Need help tracking down a Betacam player

I was digging through the storage closet at my school where our team keeps most of out things and I stumbled across a box of FIRST artifacts. I found videos from the old days. Some of them are just old videos of team demos, but some of them are classics such as the 1995 championship at Disney and a promising looking one entitled “Making All the Difference: 1994 U.S. First Competition” as well as many which are unlabeled. What I would like to do is convert these to a more modern digital format, which I have the software to do so, but the only thing I’m missing is a Betacam tape player to play them off of.

Now I ask of you the Chief Delphi community, If there is anyone out there with one of these relics, it would be greatly appreciated if I would be able to barrow it to and further everyones connection to FIRST’s past.

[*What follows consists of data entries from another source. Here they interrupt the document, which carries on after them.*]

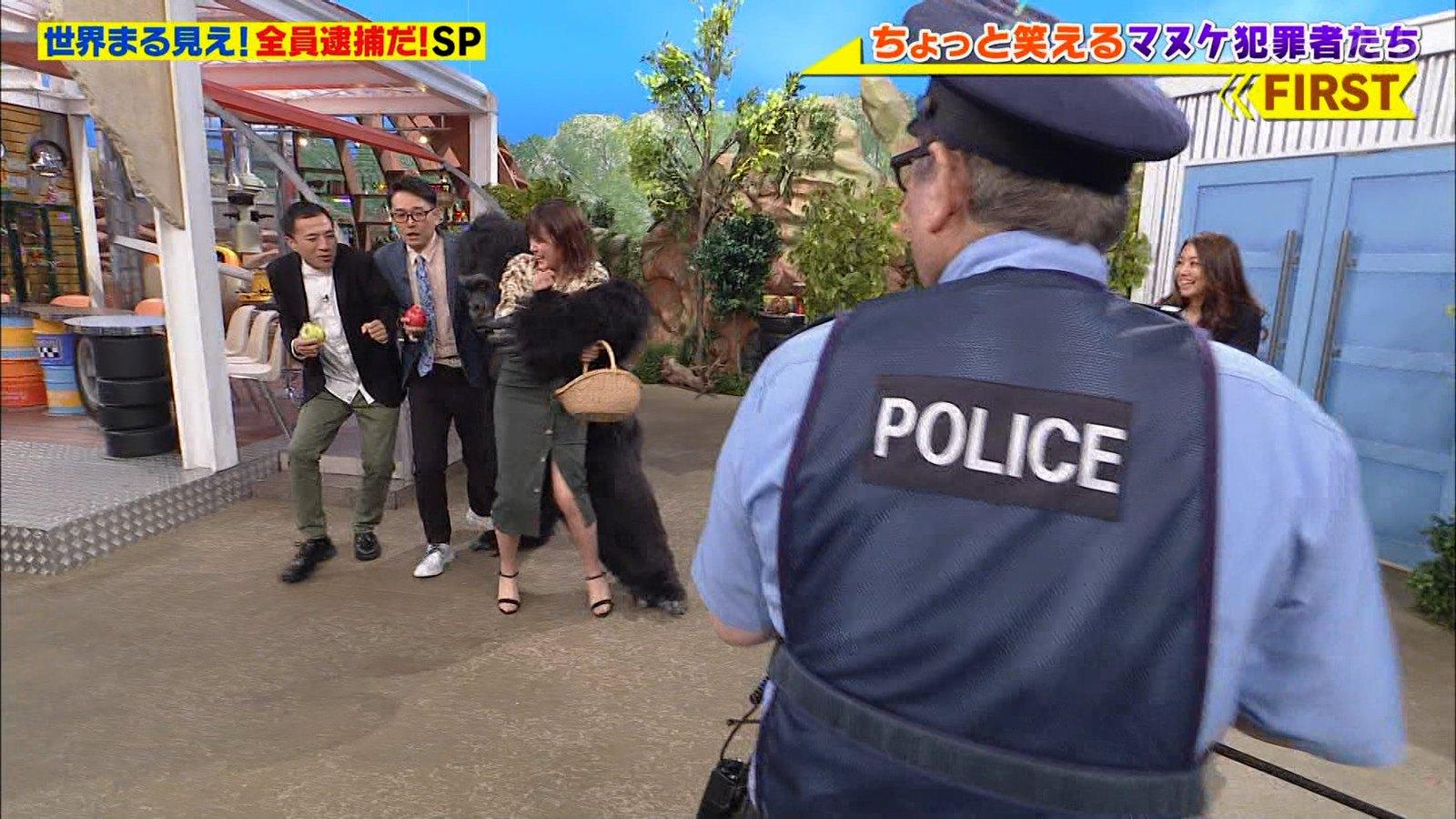 王林_お尻_パンツライン_世界まる見えテレビ特捜部_04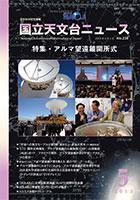 2013年5月号 特集・アルマ望遠鏡開所式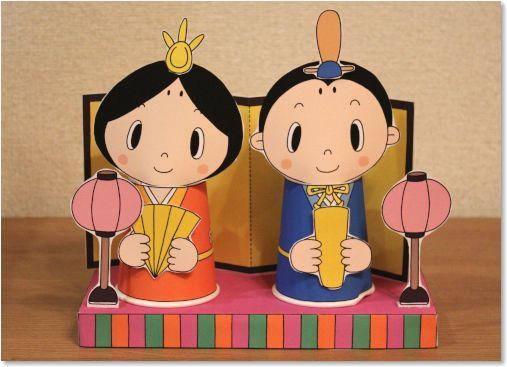 クリスマス 折り紙 雛人形 折り紙 : ecj.jp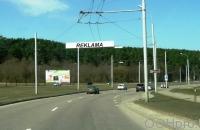 Lauko reklamos plotas: TG-M5-245, Laisvės pr.–Parodų g., Vilnius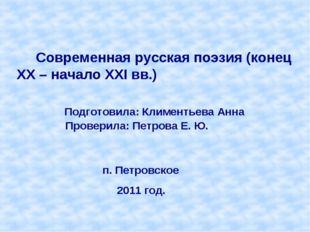 Современная русская поэзия (конец XX – начало XXI вв.) Подготовила: Клименть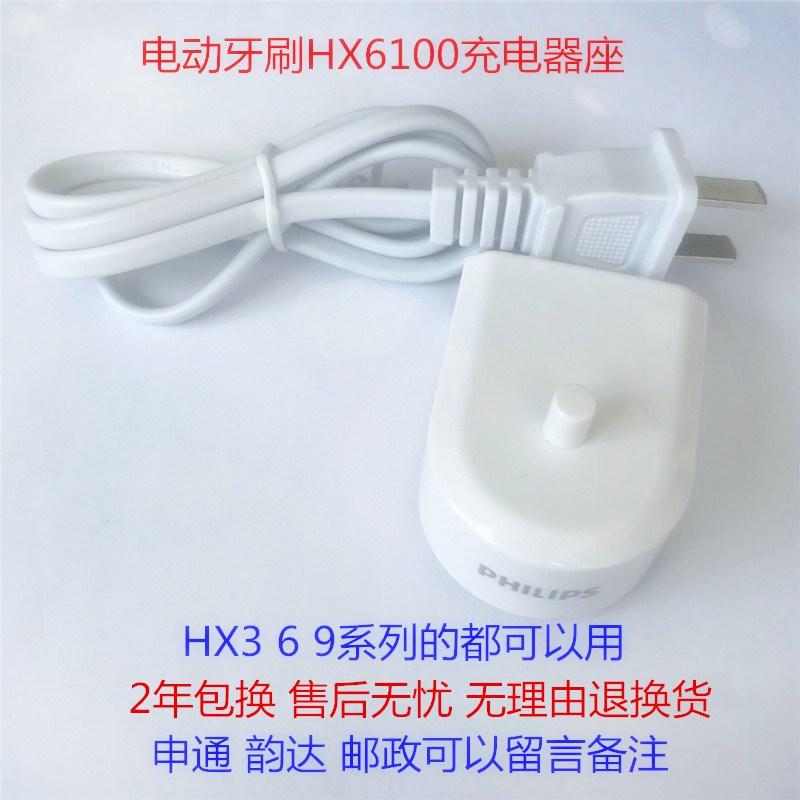 飞利浦电动牙刷hx6100充电器座配件满25.00元可用1元优惠券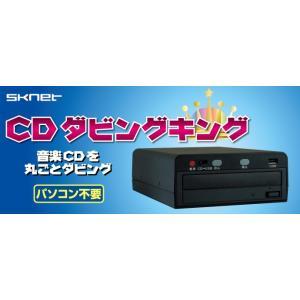 SKNET(エスケイネット) SK-CDB CDダビングキング|giga-web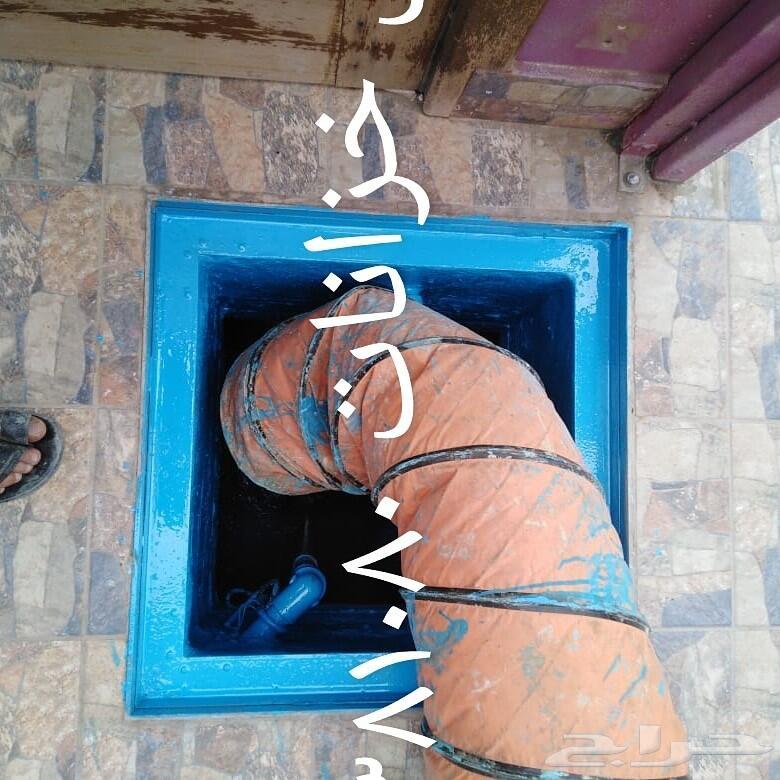 كشف تسربات  المياة عزل خزانات وأسطح تقرير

edit: For those who may be wondering, the tapes I found were in both sizes http://www.provideoweb.com/image/tapes/betacam.jpg

Did you ever visit local libraries and ask to see if they have a Betacam player? Sure, it may be sitting in their basement collecting dust for the past decade, but many libraries will not throw out their equipment - especially if they still have media in that recording format. (At my local library, they still have microfilm machines that are decades old. They still work fine, so they still keep them.)

Also, once you come across a Betamax player, then the hard work is done. All that comes next is the time consuming part: capturing the video to your computer. You can use free software like Virtual Dub to capture video to AVI format. You can then use Windows Movie Maker (which is free on Windows), Quicktime (which is free on a Mac), DivX Pro (which costs money), or any other video editing software to convert and encode the video for posting purposes online. I would suggust the DivX or h.264 codecs, as they usually have high quality and low file size. Don’t ever use Windows Media Video (wmv) compression for any sort of official high-quality archives, as this is a very “lossy” video compression format.

Once you have all the videos finished, you should upload them to Google Video if you have permission (if your team does not own the copyrights to the media). That way the video is available to everyone, as well as downloadable in DivX4, iPod, PSP video formats.

Hi,

Well I work in news in Toronto and our station although we shoot on DVCAM we edit to betacam…not even betacam sp and playback to air off that, that just goes to show how far ahead everyone else is.

You need a Betacam SP player and you will need video and audio cable with BNC and XLR connectors on one end and then whatever connectors on the other end that you’re record deck takes on the input.

To hunt down a Betacam SP deck I would suggest calling you’re local TV stations and video production companies as they would be the most likely places to have a deck and if they are not using it perhaps let you come in and use it and perhaps you could use that opportunity to show them all about FIRST robotics and maybe they’ll want to do a story on it…oh and maybe borrow you’re video for file footage:)

Give that a try and if no luck post again or email me and maybe you can send the raw tapes up to me here and I can copy them onto MINI-DV and send it all back down to you. At the station I shoot for I know I can go from Betacam sp to mini-dv and that’s about it…and I can get away with it late at night on a weekend.